Personal information
- Born: February 19, 1915 Orosi, California, U.S.
- Died: July 22, 2000 (aged 85) Purcellville, Virginia, U.S.
- Listed height: 5 ft 11 in (1.80 m)
- Listed weight: 173 lb (78 kg)

Career information
- High school: John Muir High School
- College: UC Santa Barbara Gauchos
- NFL draft: 1938: undrafted

Career history
- New York Giants (1941);

= Howie Yeager =

American football player (1915–2000)

Howard Leon Yeager (February 19, 1915 – July 22, 2000) was an American football wingback who played in the National Football League (NFL) with the New York Giants. He played college football for the UC Santa Barbara Gauchos and is a member of the school's hall of fame.

== Early life and education ==
Yeager was born in Orosi, California, and attended the University of California, Santa Barbara. He was a student-athlete, participating in the Gauchos' football and track & field teams. He was the UCSB record holder for the 100 broad jump and low hurdles. He was inducted to the UC Santa Barbara Gauchos Hall of Fame.

== Football career ==
Yeager played for the Jersey City Giants of the American Association in 1938. The team served as a farm team for the New York Giants and Yeager was under consideration for promotion to the parent club, but a move never materialized.

Yeager was moved up to the parent club, New York Giants, for the 1941 NFL season. He appeared in 10 games where he gained 287 yards and scored 4 touchdowns.

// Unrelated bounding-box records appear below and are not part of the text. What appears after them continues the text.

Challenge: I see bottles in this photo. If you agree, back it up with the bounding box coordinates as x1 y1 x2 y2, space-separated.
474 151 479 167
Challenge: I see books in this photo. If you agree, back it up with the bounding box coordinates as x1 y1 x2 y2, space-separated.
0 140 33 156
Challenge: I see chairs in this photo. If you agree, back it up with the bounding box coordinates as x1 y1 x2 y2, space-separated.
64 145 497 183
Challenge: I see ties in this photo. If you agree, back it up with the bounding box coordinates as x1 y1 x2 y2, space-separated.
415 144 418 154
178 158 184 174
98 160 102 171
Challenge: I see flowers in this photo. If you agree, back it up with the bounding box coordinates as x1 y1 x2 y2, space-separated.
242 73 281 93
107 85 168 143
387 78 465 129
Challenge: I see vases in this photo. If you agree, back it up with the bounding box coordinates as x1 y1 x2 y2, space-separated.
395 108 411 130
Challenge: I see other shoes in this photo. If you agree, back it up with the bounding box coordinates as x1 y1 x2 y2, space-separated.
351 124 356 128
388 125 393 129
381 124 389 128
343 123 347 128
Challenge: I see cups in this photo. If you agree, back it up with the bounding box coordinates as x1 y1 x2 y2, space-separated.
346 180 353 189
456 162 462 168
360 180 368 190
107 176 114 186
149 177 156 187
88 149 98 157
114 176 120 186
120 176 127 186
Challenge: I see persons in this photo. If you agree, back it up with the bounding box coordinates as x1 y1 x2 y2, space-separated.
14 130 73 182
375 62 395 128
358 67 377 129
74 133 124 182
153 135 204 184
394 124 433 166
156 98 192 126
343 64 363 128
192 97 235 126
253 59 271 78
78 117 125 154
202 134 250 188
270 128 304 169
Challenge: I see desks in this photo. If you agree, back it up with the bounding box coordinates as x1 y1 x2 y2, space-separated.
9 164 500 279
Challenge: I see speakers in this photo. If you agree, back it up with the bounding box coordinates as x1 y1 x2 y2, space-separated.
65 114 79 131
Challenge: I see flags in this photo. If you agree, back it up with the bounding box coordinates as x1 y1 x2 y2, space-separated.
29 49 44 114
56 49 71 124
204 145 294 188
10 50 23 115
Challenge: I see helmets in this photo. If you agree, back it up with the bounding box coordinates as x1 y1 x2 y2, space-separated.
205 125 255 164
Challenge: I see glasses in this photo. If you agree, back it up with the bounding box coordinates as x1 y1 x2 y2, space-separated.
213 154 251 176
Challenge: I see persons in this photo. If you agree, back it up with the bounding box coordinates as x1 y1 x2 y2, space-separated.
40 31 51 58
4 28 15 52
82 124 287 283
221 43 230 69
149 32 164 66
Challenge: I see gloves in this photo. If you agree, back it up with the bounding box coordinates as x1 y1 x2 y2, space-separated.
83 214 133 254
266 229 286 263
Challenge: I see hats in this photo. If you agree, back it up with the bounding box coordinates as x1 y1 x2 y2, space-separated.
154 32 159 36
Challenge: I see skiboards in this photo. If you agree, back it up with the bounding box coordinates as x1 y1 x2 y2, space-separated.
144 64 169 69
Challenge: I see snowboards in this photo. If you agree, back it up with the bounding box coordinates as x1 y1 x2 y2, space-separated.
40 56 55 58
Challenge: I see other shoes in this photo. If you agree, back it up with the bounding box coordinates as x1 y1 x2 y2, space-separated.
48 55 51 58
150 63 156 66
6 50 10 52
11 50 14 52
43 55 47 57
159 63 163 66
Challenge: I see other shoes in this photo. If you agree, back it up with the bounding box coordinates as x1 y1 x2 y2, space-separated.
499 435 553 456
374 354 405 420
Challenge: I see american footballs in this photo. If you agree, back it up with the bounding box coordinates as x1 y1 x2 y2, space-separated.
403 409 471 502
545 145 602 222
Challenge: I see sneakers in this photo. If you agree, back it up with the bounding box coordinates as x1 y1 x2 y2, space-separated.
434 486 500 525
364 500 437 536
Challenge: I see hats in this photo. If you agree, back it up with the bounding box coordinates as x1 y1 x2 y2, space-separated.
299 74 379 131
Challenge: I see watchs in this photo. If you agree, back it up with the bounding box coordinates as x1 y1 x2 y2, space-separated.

After returning from World War II, Yeager played for the Los Angeles Bulldogs who built their offense around him.

== Personal life ==
The start of American involvement in World War II saw the conclusion of Yeager's NFL career as he became a fighter pilot. While serving, he suffered severe burns while attending to a plane crash, saving at least one life in the process.